§ SET EXERCISE: List every line in the listing below that contains the word "closer".

#####

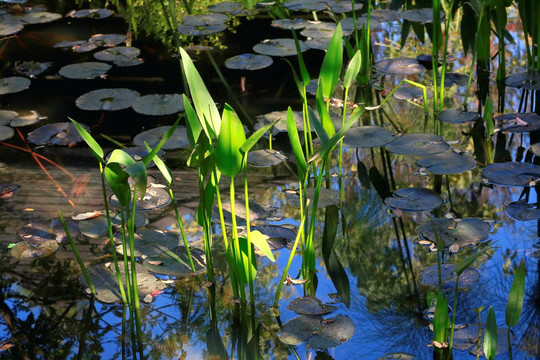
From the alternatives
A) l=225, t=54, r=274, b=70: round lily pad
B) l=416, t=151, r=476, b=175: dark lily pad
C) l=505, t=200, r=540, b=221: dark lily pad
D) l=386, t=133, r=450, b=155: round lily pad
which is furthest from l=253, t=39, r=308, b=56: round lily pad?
l=505, t=200, r=540, b=221: dark lily pad

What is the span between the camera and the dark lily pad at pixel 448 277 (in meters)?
1.68

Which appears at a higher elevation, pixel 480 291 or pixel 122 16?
pixel 122 16

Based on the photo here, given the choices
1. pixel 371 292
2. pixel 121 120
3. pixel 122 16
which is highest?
pixel 122 16

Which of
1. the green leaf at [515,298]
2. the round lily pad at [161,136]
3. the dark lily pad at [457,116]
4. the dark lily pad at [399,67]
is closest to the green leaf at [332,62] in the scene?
the green leaf at [515,298]

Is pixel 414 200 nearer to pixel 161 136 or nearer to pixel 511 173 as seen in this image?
pixel 511 173

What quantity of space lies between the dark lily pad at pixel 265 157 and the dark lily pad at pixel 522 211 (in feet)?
2.59

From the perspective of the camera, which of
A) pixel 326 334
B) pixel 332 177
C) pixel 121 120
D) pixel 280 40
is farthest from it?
pixel 280 40

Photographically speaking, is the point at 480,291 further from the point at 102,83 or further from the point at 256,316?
the point at 102,83

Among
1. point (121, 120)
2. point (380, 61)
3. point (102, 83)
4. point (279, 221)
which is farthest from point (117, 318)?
point (380, 61)

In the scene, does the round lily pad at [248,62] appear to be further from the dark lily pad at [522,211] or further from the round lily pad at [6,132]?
the dark lily pad at [522,211]

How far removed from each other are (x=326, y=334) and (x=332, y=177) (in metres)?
0.87

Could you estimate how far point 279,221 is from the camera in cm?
204

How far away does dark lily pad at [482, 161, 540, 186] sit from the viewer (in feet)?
7.07

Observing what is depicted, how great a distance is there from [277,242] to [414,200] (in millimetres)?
478
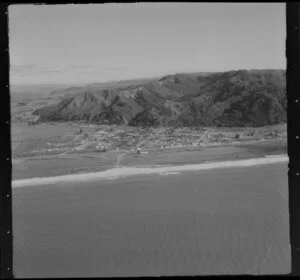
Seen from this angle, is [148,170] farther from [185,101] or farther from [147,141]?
[185,101]

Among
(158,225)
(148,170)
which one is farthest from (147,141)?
(158,225)

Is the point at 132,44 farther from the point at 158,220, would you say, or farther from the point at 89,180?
the point at 158,220

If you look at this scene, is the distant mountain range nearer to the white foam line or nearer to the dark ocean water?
the white foam line

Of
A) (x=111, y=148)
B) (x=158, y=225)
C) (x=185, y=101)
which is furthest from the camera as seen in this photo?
(x=185, y=101)

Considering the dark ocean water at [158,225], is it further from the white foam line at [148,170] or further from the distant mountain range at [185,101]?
the distant mountain range at [185,101]

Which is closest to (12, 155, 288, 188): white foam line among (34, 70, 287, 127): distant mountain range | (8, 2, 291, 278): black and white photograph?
(8, 2, 291, 278): black and white photograph

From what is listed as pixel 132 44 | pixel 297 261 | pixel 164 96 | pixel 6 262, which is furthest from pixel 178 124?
pixel 6 262

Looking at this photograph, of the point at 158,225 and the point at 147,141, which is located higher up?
the point at 147,141

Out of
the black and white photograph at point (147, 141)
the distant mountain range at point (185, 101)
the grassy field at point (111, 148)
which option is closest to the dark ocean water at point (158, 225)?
the black and white photograph at point (147, 141)

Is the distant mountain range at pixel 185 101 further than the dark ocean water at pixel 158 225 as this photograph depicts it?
Yes
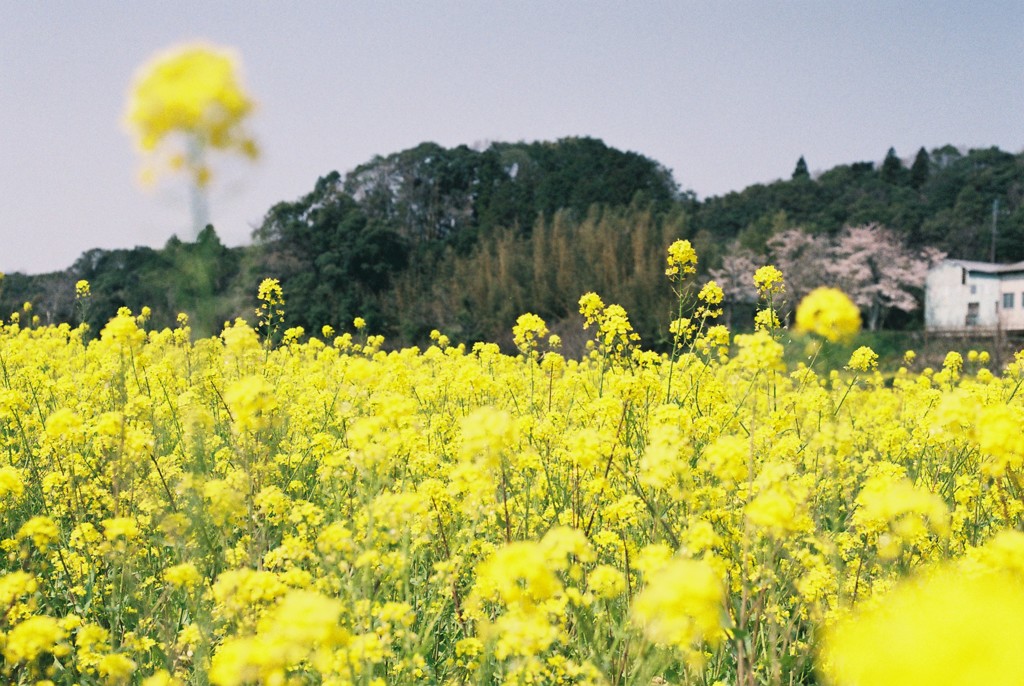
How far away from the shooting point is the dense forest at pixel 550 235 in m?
24.7

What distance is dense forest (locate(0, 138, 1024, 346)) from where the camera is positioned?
81.0ft

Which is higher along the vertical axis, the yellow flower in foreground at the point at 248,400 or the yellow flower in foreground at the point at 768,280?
the yellow flower in foreground at the point at 768,280

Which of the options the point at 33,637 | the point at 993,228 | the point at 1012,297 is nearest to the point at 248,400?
the point at 33,637

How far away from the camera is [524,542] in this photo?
2.04m

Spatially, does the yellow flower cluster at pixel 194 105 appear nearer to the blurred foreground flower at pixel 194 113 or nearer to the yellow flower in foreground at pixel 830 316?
the blurred foreground flower at pixel 194 113

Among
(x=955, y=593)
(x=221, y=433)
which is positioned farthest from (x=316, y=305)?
(x=955, y=593)

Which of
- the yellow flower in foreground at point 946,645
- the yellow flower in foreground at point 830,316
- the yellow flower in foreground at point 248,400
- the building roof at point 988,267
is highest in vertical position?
the yellow flower in foreground at point 830,316

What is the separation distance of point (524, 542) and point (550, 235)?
90.7 feet

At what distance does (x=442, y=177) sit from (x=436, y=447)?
42559 millimetres

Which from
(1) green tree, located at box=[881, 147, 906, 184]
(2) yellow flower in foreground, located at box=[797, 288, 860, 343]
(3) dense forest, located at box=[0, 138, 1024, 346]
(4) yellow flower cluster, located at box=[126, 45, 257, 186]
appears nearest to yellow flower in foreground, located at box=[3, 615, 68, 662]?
(4) yellow flower cluster, located at box=[126, 45, 257, 186]

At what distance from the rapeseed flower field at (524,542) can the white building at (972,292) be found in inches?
1456

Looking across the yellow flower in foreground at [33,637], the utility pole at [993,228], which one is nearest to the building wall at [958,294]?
the utility pole at [993,228]

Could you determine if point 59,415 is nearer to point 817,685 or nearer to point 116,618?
point 116,618

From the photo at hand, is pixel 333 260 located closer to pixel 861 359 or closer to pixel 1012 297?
pixel 861 359
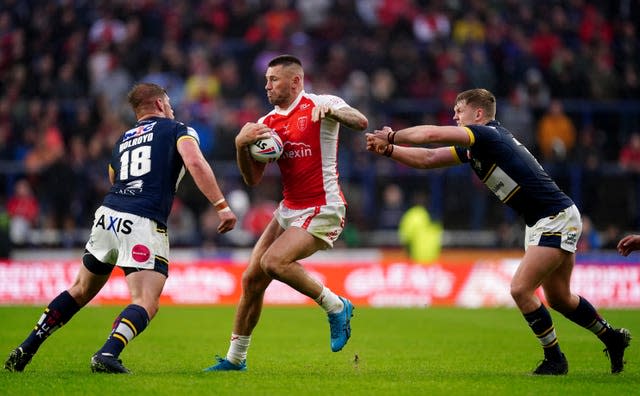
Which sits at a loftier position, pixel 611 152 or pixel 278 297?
pixel 611 152

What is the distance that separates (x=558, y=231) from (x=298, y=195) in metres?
2.33

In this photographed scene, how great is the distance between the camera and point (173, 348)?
40.0ft

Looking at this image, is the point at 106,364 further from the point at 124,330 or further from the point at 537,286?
the point at 537,286

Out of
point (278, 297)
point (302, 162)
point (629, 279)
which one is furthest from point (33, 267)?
point (302, 162)

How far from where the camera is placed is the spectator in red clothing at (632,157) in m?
23.2

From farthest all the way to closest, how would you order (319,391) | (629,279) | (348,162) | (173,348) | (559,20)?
1. (559,20)
2. (348,162)
3. (629,279)
4. (173,348)
5. (319,391)

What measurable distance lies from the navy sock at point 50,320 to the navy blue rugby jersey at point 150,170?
36.9 inches

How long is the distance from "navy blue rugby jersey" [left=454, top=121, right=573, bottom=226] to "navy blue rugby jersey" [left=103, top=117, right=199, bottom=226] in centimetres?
257

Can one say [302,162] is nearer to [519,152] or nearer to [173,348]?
[519,152]

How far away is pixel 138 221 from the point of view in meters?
8.66

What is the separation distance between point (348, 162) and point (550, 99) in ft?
17.5

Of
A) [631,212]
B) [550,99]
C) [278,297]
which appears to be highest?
[550,99]

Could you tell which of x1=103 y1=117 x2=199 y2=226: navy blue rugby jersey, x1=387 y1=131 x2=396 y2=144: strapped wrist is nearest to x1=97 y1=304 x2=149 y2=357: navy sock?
x1=103 y1=117 x2=199 y2=226: navy blue rugby jersey

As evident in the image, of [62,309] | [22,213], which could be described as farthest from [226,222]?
[22,213]
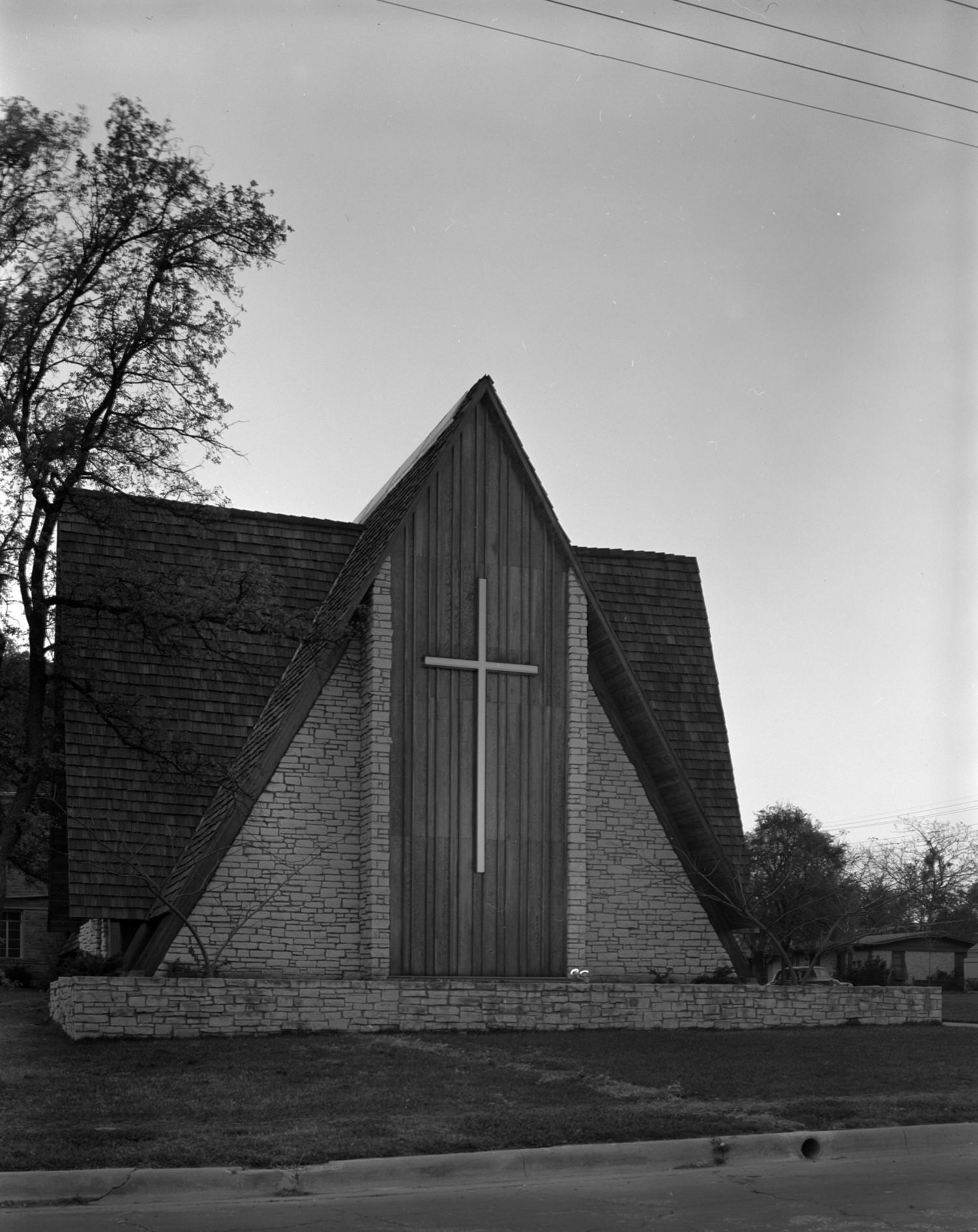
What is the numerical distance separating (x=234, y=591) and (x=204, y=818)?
378 centimetres

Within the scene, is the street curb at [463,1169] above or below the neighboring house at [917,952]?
above

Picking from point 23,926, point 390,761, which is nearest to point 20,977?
point 23,926

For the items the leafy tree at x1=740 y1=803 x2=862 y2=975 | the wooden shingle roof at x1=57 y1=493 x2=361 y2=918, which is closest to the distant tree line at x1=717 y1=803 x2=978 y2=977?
the leafy tree at x1=740 y1=803 x2=862 y2=975

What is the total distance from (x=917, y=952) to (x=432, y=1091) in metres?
47.9

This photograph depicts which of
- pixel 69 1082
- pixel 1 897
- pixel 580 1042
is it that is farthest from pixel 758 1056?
pixel 1 897

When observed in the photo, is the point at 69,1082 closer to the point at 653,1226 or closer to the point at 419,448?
the point at 653,1226

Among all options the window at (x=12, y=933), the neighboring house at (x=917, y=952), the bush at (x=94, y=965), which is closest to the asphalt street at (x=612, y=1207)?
the bush at (x=94, y=965)

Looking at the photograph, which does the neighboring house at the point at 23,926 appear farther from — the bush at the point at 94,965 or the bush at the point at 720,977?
the bush at the point at 720,977

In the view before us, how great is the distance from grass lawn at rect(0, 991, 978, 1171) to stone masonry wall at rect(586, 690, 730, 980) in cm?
392

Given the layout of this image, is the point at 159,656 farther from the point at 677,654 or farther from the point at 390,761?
the point at 677,654

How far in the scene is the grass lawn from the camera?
9.83 meters

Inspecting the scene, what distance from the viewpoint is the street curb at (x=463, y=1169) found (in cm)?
870

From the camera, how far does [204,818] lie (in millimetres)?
19906

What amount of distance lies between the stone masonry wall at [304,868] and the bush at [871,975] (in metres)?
19.3
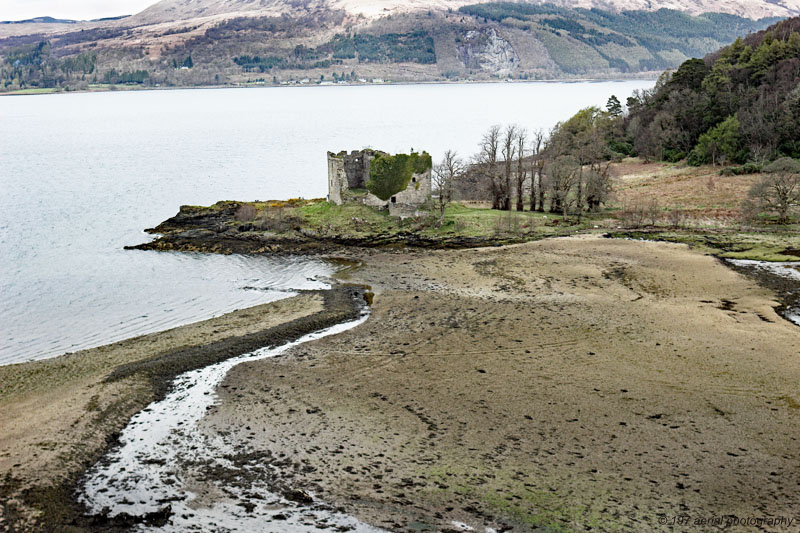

#####

§ COMPLETED EXERCISE:
From the photo at hand, is pixel 333 260 located closer to pixel 861 359 or closer to pixel 1012 297?
When observed in the photo, is the point at 69,1082 closer to the point at 653,1226 or closer to the point at 419,448?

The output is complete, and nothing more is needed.